We are running with the spider theme for our Friday Fun centers! Today students made spider rocks and spider pizzas…yummy!
Can you tell which one is mine?
We started the process of making spider rocks. The students painted their rocks and made eight spider legs. Once the rocks dry, we will glue on the legs and eyes.
We played learning games for the other two activities. First, students enjoyed the game of Avalanche, where they have to collect different colored fruit using tweezers. This is a great game for building fine motor skills.
The second game we played was Candyland…with a twist! Students had to identify the colors in Spanish and repeat the color word as they moved their Candyland piece. This was a great way to reinforce Spanish in the homeroom classroom.
We video chatted with our Magnawall engineering partners today. Students were shown a prototype based on their original meeting and asked to give feedback.
(My apologies in advance for the video quality….)
I encouraged students to make changes, but many were already happy with the creations…those high schoolers lucked out! Now the engineering students will begin fabricating the “missing pieces” while we anxiously await!
During Swooper Citizens this week, Ms. Atkinson and I wanted to really challenge the kindergarten and first grade students with activities that would help them learn and feel perseverance (never giving up). What better way than a rock wall activity?!
But first we asked students to think about something Albert Einstein said, “It’s not that I’m so smart. It’s just that I stay with problems longer.” We questioned, “What does that mean? and “What is perseverance?” and “How does that show perseverance?”We talked about activities, games, concepts, or skills that are hard and need extra time and dedication to master….
Cue the rock wall….
The task was for students to cross the rock wall using only the red pieces…you should have heard the gasps! The students lined up and readied themselves for their turns. Some were talking strategy, while others want to just hop on and get started.
As you can see, some of the read holds are REALLY far apart!!
When students fell off, they jumped right back on. EVERY one of the kindergartners fell off several times and EVERY student got right back on over and over again! Go perseverance!!
We reconvened in the classroom to enjoy a special read aloud, Rosie Revere, Engineer.

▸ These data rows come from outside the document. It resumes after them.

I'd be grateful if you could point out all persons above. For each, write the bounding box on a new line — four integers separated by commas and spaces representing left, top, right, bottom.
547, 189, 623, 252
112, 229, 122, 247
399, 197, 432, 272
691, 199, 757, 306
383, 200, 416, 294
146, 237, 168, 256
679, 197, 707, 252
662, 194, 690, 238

“Rosie may seem quiet during the day, but at night she’s a brilliant inventor of gizmos and gadgets who dreams of becoming a great engineer. When her great-great-aunt Rose (Rosie the Riveter) comes for a visit and mentions her one unfinished goal–to fly–Rosie sets to work building a contraption to make her aunt’s dream come true. But when her contraption doesn’t fly but rather hovers for a moment and then crashes, Rosie deems the invention a failure. On the contrary, Aunt Rose insists that Rosie’s contraption was a raging success. You can only truly fail, she explains, if you quit.”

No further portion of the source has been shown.